EXCERPTED PASSAGE ->
This Funding Opportunity Announcement (FOA) encourages grant applications to address different and complementary research needs for the development and acceptability of pediatric drug formulations in different age groups. Development and testing of novel pediatric drug delivery systems is also part of this initiative.
Specific areas of research interest under this FOA include, but are not limited to, the following:
- Development of innovative technologies and platforms for oral pediatric formulations for poorly soluble drugs, unpalatable drugs, and for drugs requiring reconstitutable dosage forms. These technologies include taste masking and the use of novel excipients;
- Use of a materials science approach to overcome solubility limitations of pediatric drugs, increase bioavailability, decrease excipient exposure, and provide effective taste masking;
- Use of modeling and computational analysis of drug molecules and application of chemometric analysis to determine correlations with experimentally determined values of solubility, stability and taste and to establish the predictive value of computer simulations of new pediatric formulations;
- Development of animal models for taste assessment with comparison to electronic tongue, as well as more traditional sensory analysis in current use;
- Evaluation of methods in current use for taste testing in children including their validity and reliability;
- Development of standardized methods for testing drug formulations in pediatric and adult panels;
- Studies to evaluate the value of electronic tongue to quantify bitterness and taste masking efficiency in the development of pediatric formulations;
- Study of effect of different textures, granularity and smell of dosage forms in the acceptability of pediatric formulations;
- Application of theranostics in pediatrics;
- Determination of the reliability of the Biopharmaceutical Classification System in newborns and young infants;
- Study of the effect in infancy of the functional ontogeny of the gastrointestinal tract and of feedings on the dissolution, solubilization and absorption of different types of pediatric dosage forms;
- Development of methods to study efficacy of bitter blockers/maskers in reducing bitter taste and increasing acceptance;
- Performance of studies on cross-cultural flavor preferences and bitter taste sensitivity in children;
- Performance of psychophysical research on the chemical senses to determine what types of adult sensory panels and methods are most appropriate for predicting acceptance/compliance in the pediatric population;
- Performance of studies on excipients used in pediatric formulations, assessing interaction of excipients with drugs and with other excipients in different pediatric formulations;
- Development of non-invasive devices for evaluating adherence to chronic therapy in life- threatening conditions (e.g., HIV, diabetes, asthma, solid organ transplant patients);
- Development of novel approaches for oral mucosal, transdermal, nasal , ocular and pulmonary drug delivery systems and device technologies.
It should be noted that applications using the NIH R01 grant mechanism will require sufficient preliminary data to substantiate the validity of the proposed research and feasibility of new technologies or tools.

TASK TO CARRY OUT -> Retype the portion of the funding announcement that begins with the words "This Funding Opportunity" and ends with "of this initiative.".

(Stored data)
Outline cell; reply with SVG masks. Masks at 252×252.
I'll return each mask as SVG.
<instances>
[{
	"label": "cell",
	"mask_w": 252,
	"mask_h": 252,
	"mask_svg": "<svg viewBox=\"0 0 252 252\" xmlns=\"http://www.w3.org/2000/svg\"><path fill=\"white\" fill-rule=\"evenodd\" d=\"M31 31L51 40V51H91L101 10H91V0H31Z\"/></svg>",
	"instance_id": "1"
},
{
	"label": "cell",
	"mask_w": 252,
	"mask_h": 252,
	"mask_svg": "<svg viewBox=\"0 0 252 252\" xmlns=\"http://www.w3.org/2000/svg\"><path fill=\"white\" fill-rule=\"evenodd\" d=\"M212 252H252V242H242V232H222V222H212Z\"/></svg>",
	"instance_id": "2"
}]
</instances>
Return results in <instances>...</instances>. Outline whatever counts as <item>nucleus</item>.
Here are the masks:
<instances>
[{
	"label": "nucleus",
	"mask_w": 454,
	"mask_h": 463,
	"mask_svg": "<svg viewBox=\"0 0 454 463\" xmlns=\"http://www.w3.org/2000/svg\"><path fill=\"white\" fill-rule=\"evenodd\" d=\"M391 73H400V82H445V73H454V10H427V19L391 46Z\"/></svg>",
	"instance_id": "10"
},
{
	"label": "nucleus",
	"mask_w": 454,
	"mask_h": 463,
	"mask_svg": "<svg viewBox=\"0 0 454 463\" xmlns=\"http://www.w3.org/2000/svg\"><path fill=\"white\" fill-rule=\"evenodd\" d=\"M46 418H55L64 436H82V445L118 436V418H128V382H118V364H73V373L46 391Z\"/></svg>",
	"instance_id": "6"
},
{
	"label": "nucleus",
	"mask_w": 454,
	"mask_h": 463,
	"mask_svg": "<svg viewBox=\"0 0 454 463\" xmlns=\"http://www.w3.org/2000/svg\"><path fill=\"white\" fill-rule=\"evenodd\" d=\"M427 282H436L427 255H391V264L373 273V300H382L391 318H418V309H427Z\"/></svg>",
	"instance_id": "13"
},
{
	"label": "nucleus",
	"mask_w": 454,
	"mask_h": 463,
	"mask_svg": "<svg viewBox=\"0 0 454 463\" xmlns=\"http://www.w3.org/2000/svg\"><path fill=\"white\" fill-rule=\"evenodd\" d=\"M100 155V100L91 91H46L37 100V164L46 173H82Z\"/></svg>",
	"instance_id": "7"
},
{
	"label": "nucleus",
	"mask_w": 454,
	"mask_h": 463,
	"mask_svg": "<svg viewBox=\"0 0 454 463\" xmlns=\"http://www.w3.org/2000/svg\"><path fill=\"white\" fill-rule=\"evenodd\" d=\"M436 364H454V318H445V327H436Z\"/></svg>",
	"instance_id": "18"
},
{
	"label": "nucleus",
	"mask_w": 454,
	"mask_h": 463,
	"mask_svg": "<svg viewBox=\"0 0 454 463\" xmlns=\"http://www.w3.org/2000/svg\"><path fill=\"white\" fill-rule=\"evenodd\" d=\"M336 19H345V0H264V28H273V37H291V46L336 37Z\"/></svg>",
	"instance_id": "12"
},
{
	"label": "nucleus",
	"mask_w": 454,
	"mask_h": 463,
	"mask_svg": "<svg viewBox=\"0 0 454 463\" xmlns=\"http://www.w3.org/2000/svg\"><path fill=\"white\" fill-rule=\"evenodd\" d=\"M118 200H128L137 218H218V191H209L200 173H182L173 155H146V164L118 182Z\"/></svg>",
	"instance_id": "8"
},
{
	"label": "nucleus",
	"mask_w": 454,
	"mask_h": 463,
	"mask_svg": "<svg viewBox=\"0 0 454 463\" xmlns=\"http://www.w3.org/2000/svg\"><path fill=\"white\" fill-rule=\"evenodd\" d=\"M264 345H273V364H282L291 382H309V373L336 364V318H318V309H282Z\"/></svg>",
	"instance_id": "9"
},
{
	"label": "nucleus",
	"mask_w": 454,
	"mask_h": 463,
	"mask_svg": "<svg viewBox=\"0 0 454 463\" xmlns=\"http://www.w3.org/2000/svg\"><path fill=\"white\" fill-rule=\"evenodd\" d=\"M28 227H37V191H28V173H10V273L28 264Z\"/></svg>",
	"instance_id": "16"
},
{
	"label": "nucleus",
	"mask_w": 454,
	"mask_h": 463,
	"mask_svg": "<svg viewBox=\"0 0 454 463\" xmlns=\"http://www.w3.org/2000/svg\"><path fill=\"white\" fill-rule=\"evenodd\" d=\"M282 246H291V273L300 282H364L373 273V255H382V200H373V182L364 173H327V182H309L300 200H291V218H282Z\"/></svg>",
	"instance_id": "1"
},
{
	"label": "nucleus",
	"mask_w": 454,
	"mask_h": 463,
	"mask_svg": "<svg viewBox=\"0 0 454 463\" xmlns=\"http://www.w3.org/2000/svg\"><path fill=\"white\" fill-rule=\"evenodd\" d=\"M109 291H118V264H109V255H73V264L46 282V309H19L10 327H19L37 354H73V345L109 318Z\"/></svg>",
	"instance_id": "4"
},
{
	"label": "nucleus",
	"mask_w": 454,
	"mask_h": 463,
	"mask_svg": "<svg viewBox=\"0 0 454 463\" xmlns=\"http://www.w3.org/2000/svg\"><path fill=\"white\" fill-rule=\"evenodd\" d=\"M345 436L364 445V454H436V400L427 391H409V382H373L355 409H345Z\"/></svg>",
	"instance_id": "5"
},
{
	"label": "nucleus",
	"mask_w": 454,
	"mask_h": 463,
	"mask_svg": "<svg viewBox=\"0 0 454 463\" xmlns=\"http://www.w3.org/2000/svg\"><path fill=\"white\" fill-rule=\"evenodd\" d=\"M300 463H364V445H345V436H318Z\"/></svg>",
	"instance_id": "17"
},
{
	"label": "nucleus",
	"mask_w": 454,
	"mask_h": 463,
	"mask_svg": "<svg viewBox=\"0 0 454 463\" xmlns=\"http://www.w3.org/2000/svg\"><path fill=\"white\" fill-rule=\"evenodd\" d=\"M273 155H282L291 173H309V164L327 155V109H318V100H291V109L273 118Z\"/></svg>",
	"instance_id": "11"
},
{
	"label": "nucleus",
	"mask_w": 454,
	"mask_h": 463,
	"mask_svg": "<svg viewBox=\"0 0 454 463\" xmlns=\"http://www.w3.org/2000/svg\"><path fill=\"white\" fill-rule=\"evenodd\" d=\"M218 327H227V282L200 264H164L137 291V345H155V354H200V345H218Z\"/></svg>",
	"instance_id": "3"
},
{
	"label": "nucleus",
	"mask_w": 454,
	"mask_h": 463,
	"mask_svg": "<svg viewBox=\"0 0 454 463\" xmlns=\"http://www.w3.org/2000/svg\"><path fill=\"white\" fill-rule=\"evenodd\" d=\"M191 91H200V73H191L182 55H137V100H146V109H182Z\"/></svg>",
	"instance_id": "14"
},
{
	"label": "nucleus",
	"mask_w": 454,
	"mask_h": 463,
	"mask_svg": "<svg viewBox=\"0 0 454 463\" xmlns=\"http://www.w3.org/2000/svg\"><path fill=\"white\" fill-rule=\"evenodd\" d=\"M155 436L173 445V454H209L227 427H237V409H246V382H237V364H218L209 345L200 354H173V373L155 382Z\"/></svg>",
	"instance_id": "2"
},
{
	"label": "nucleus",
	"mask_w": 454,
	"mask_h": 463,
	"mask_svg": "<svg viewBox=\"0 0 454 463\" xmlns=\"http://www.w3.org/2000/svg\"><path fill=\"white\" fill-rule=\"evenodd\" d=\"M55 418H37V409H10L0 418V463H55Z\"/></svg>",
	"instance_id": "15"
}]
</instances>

ANSWER SECTION ->
This Funding Opportunity Announcement (FOA) encourages grant applications to address different and complementary research needs for the development and acceptability of pediatric drug formulations in different age groups. Development and testing of novel pediatric drug delivery systems is also part of this initiative.